New movies to stream
- Snoop Dogg stars as a washed-up professional football player ordered to perform community service after crashing his car in "The Underdoggs", streaming Friday, Jan. 26, on Amazon Prime Video. In the R-rated comedy, Snoop Dogg's character is sentenced to coach a youth football team. Though the set-up cribs from many sports movies before it, "Underdoggs" has some true-life connections for its star. In 2005, Snoop Dogg founded the nonprofit Snoop Youth Football League.
- Nicole Holofcener has long been a master of mining nagging neuroses for comedy, and "You Hurt My Feelings" (streaming Friday, Jan. 26 on Paramount+) finds the writer-director in top form. Julia Louis-Dreyfus stars as a writer who overhears her otherwise loving husband (Tobias Menzies) criticizing her latest book. That's just one of the threads Holofcener pulls at in her very funny, very melancholy examination of how white lies prop up our marriages, relationships and self-images. In my review last year, I praised Holofcener as "brilliant in finding the major heartache in minor slights."

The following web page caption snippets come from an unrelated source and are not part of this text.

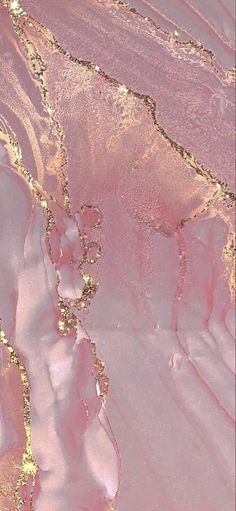 an aerial view of pink and gold paint with the word love spelled in gold glitter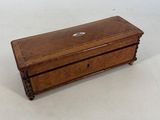 an old wooden box sitting on top of a white surface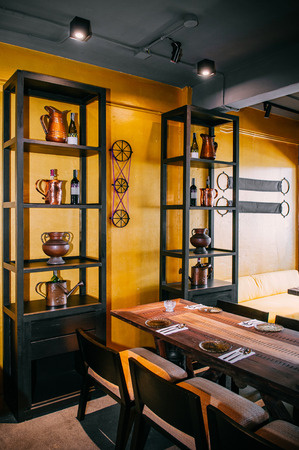 JAN 10, 2013 Bangkok, Thailand - Contemporary wooden dinner table and chair with Bright yellow wall and vintage wood shelves warm tone lightのeditorial素材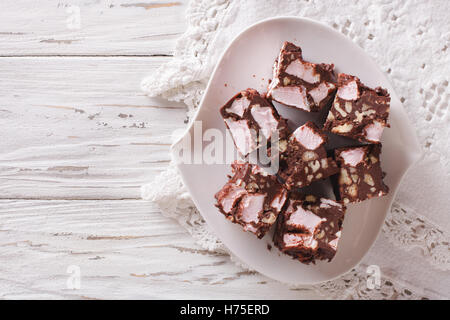 Schokoladenkuchen steiniger Weg mit Marshmallow und Muttern Nahaufnahme auf einem Teller auf den Tisch. horizontale Ansicht von oben Stockfoto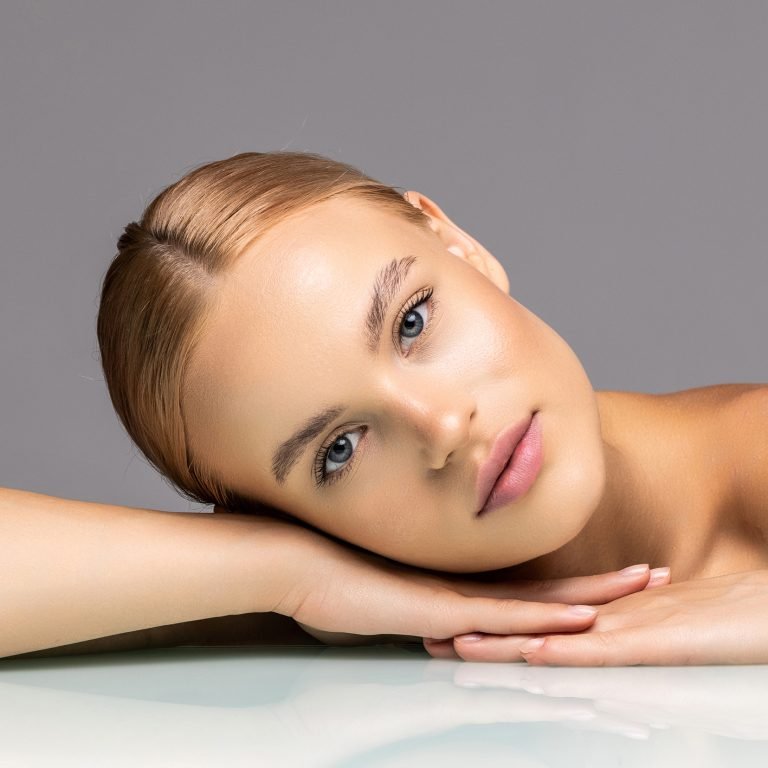 Healthy skin woman beautiful face close up over gray background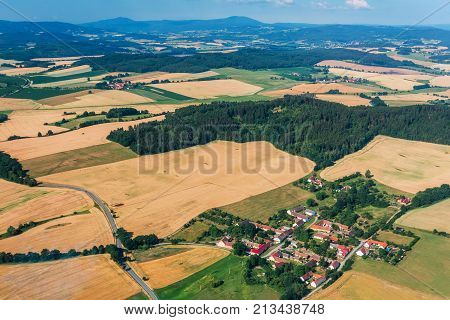 Summer aerial view of south Bohemia in the background of the Šumava. Czech Republic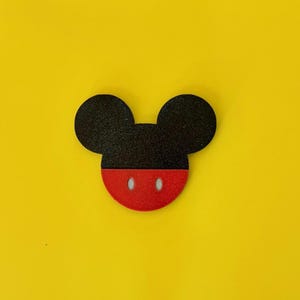 May include: A black and red Mickey Mouse-shaped design on a yellow background. The design features a black head with two round ears and a red face with two white oval-shaped eyes.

- "R.M.N." is the latest powerhouse social drama by the masterful Romanian director Cristian Mungiu ("4 Months, 3 Weeks, 2 Days"). The film, which streams Sunday, Jan. 28, on Hulu, is set high in the Transylvanian mountains, in a village coursing with tension and suspicion over new migrant workers. The film, which premiered at the Cannes Film Festival, captures in the community a microcosm of us-vs.-them battles playing out around the world. An unbroken 17-minute shot during a town hall and the movie's flooring final image are just some of its unforgettable moments.

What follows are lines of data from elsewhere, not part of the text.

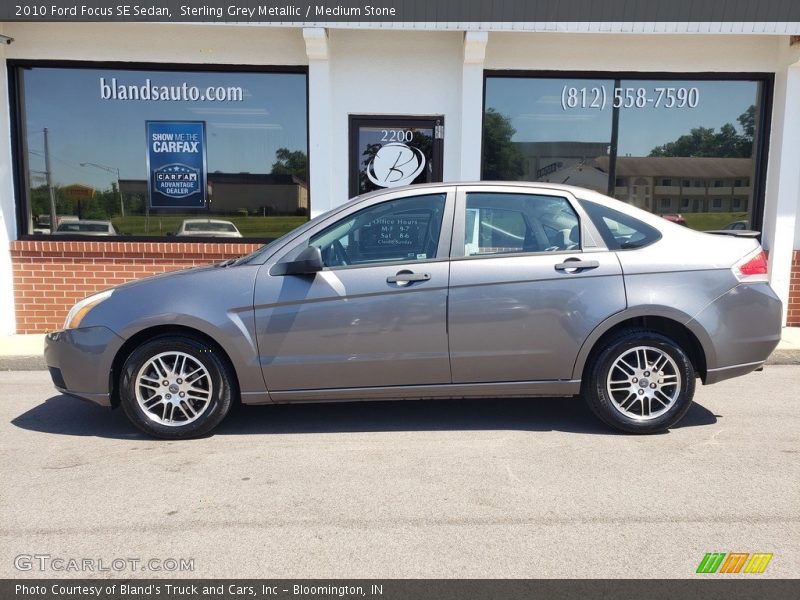 Sterling Grey Metallic / Medium Stone 2010 Ford Focus SE Sedan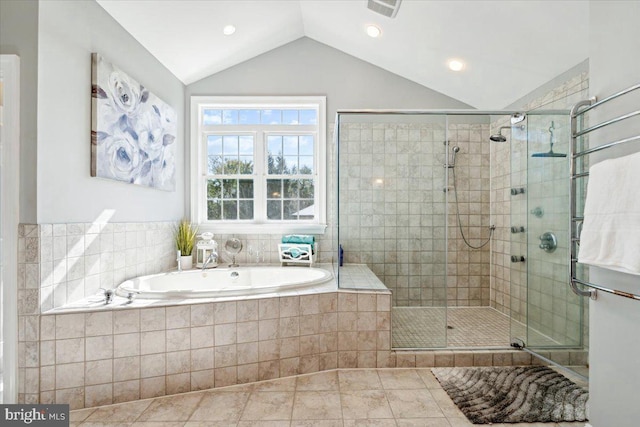 full bath featuring vaulted ceiling, a stall shower, a bath, and tile patterned flooring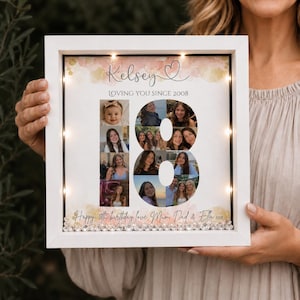 May include: A square white shadow box frame with internal LED lights containing a personalized collage. The design features the name Kelsey, the text Loving You Since 2008, and a large number 18 formed by multiple photographs of a person.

-- AP film writer Jake Coyle
New music to stream
- On Friday, Jan. 26, The Smile -- a Radiohead side project comprising Thom Yorke, Johnny Greenwood and Sons of Kemet drummer Tom Skinner -- will release their sophomore album, "Wall of Eyes". And let it come as a surprise to no one: It sounds like an ambitious Radiohead record. Single "Friend of a Friend" features strings from the London Contemporary Orchestra, saxophone by Robert Stillman, and a music video directed by Paul Thomas Anderson (known for his films "Boogie Nights", "Punch-Drunk Love" and, more recently, "Licorice Pizza".)

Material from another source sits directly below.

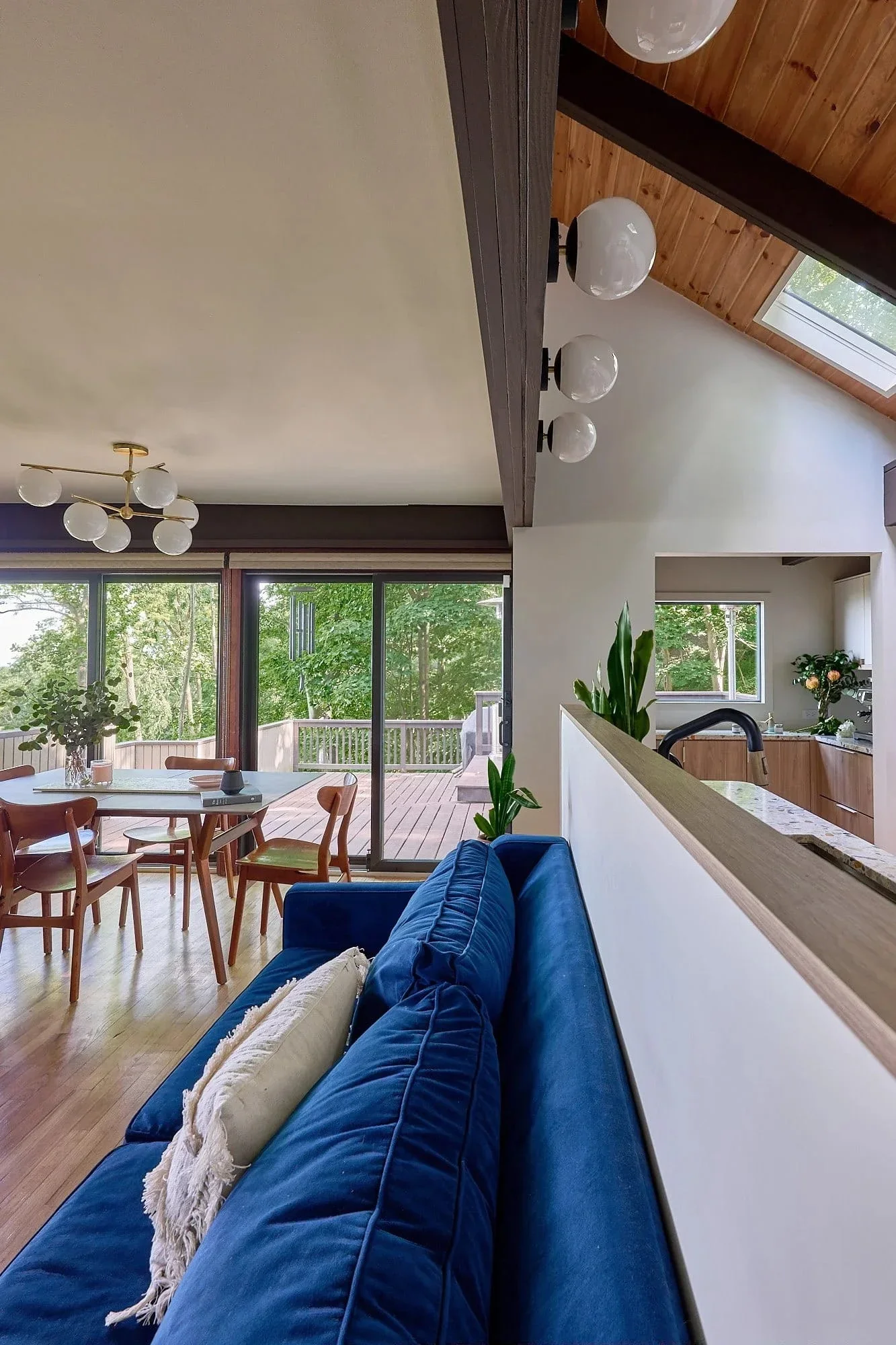 Mid century open plan blue sofa forest views.webp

- Goth Babe, the moniker of the nomadic artist Griffin Washburn, doesn't just sound like a band name ripped from the heyday of 2010s indiepop -- his music sounds like it, too. The reverbed guitar tunes "Sometimes", "Swami's" and "Car Camping" made Goth Babe a streaming/playlist phenomenon; on "Lola", Washburn's debut album named after the sailboat he calls home, he compiles his chilled-out tunes into a single body of work.